A number of human rights and sustainability issues exist which relate to the chocolate market. These issues include child slavery which is prevalent in West African cocoa growing countries, cocoa industry lags in adopting fair trade and deforestation from palm oil production.  
Cocoa and child slavery

Child working on Ivory Coast cocoa plantation

The first allegations that child slavery is used in cocoa production appeared in 1998. In late 2000 a BBC documentary reported the use of enslaved children in West African cocoa production. Other media followed by reporting widespread child slavery and child trafficking in cocoa production. Child labour was growing in some West African countries in 2008-09 when it was estimated that 819,921 children worked on cocoa farms in Ivory Coast alone; by 2013-14 the number grew to 1,303,009. During the same period in Ghana, the estimated number of children working on cocoa farms was 957,398 children.
The cocoa industry was accused of profiting from child slavery and trafficking. The Harkin–Engel Protocol is an effort to end these practices. It was signed and witnessed by the heads of eight major chocolate companies, US Senators Tom Harkin and Herb Kohl, US Representative Eliot Engel, the Ivory Coast ambassador, the Director of the International Program on the Elimination of Child Labor and others. It has, however, been criticised by some groups, including the International Labor Rights Forum, as an industry initiative which falls short.

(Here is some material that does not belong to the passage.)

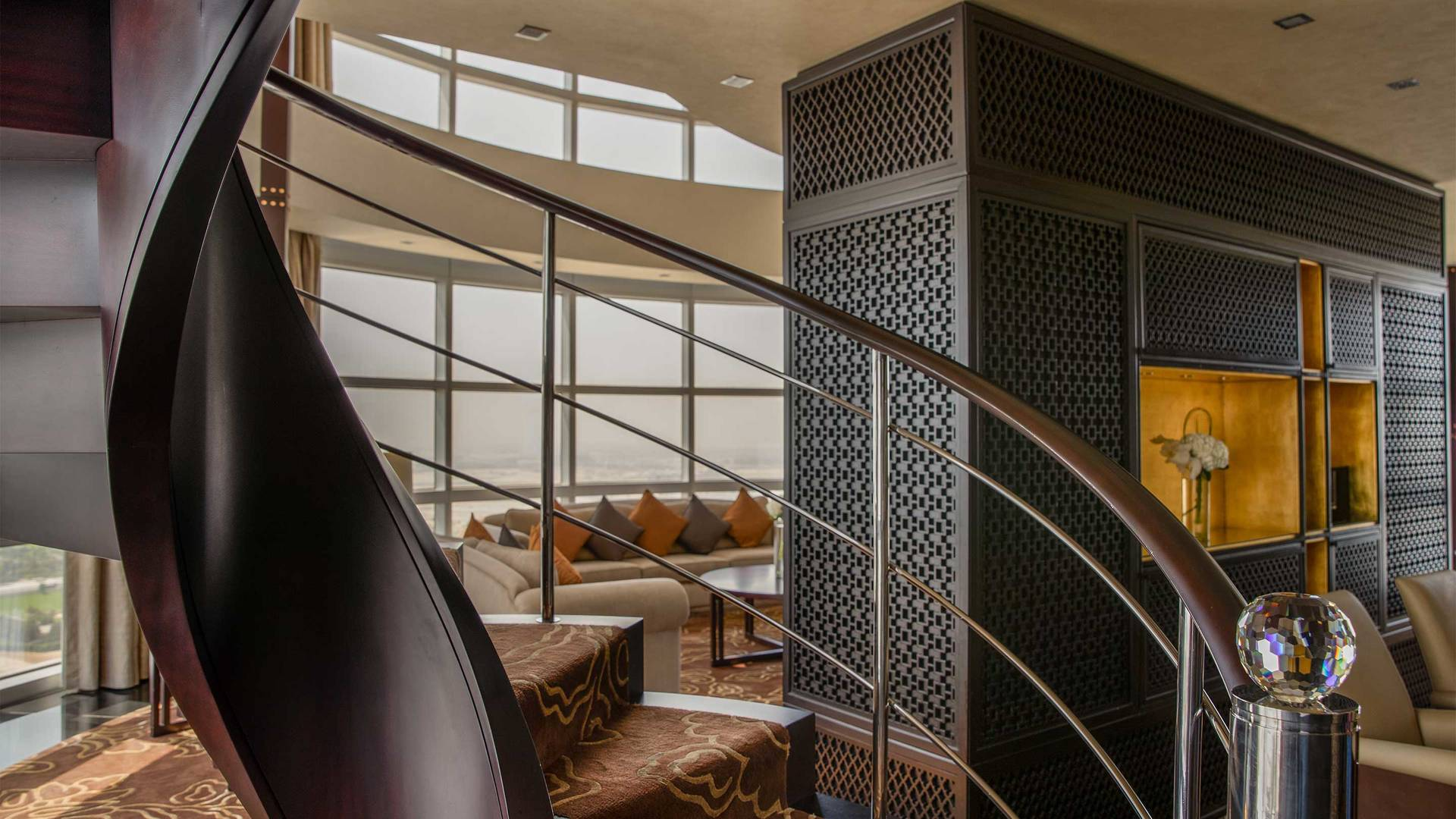 16-9_Jumeirah-Emirates-Towers---Royal-Suite---Spiral-Staircase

As of 2017, approximately 2.1 million children in Ghana and Côte d'Ivoire were involved in harvesting cocoa, carrying heavy loads, clearing forests and being exposed to pesticides. According to Sona Ebai, the former Secretary General of the Alliance of Cocoa Producing Countries: ‘I think child labor cannot be just the responsibility of industry to solve. I think it's the proverbial all-hands-on-deck: government, civil society, the private sector. And there, you really need leadership.’
Reported in 2018, a three-year pilot program conducted by Nestlé with 26,000 farmers mostly located in Côte d'Ivoire, observed a 51 per cent decrease in the number of children doing hazardous jobs in cocoa farming. The US Department of Labor formed the Child Labor Cocoa Coordinating Group as a public-private partnership with the governments of Ghana and Côte d'Ivoire to address child labour practices in the cocoa industry.

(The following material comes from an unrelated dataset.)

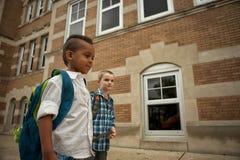 Passeggiata del cortile della scuola Fotografia Stock Libera da Diritti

On April 10, 2020 Reuters published ‘Child labour still prevalent in West Africa cocoa sector despite industry efforts’. The article indicated, while the draft of a report funded by the US Department of Labor is yet to be finalised, reducing child labour is falling short of the targets set in 2010 when companies including Mars, Hershey, Nestle and Cargill pledged to reduce the worst forms of child labour in their West African supply chains by 70 per cent by 2020. The report found the proportion of children from families working in the cocoa sector that are engaged in child labour increased to 46 per cent in the 2018/19 season from 44 per cent when the last survey was conducted in 2013/14. The proportion engaged in hazardous labour, such as using sharp tools, stayed steady at 42 per cent. The report estimated that approximately 2.1 million children in the two countries’ cocoa sectors are engaged in child labour which includes work by under 12s and by older children that is hazardous or exceeds a certain number of hours. This is unchanged from the 2016 report of Brian O’Keefe. Reuters noted the Ghana cocoa regulator Cocobod spokesman Fifi Boafo rejected the report’s findings.
Palm oil & deforestation
Palm oil is cheaper than cocoa butter and is used as a substitute in some chocolate. Check the label!

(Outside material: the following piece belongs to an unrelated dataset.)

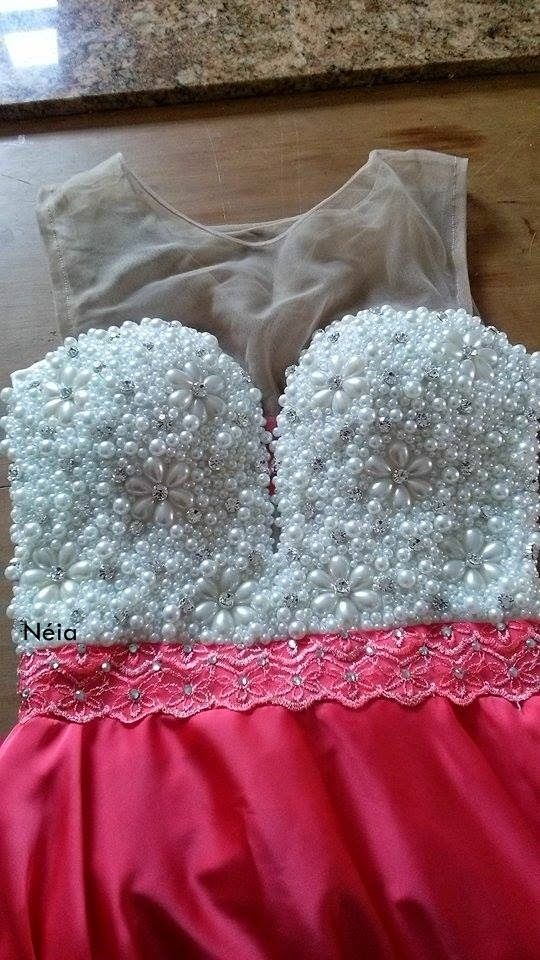 Vestido rosa bordado com pérolas e transparência   BORDADOS EM PEDRARIAS CURITIBA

The use of palm oil in food products has attracted the concern of environmental activist groups; the high oil yield of the trees has encouraged wider cultivation, leading to the clearing of forests in parts of Indonesia to make space for oil palm monoculture. This has resulted in significant natural habitat acreage losses of the three surviving orangutan species. One species in particular, the Sumatran orangutan, has been listed as critically endangered.
Oil palm use is identified as far back as 5,000 years. In the late 1800s, in a tomb at Abydos dating back to 3000 BCE, archaeologists discovered a substance they concluded was originally palm oil. It is believed traders brought oil palm to Egypt. Palm oil from E. guineensis has long been recognised in West and Central African countries: European merchants trading with West Africa purchased palm oil for use as a cooking oil in Europe and palm oil became a highly sought after commodity by British traders for use as an industrial lubricant for machinery during Britain's Industrial Revolution. Palm oil formed the basis of soap products, such as Lever Brothers' (now Unilever) Sunlight soap and the American Palmolive brand. Palm oil was overtaken by cocoa in the 1880s with the introduction of colonial European cocoa plantations.
The highly saturated nature of palm oil renders it solid at room temperature in temperate regions making it a cheap substitute for butter or hydrogenated vegetable oils in uses where solid fat is desirable, such as pastry dough and baked goods production. The health concerns related to trans fats in hydrogenated vegetable oils may have contributed to the increasing use of palm oil  in the food industry.
Indonesia is the world's largest producer of palm oil, surpassing Malaysia in 2006, producing more than 20.9 million tonnes, a number that has since risen to over 34.5 million tons (2016 output). Indonesia expects to double production by the end of 2030.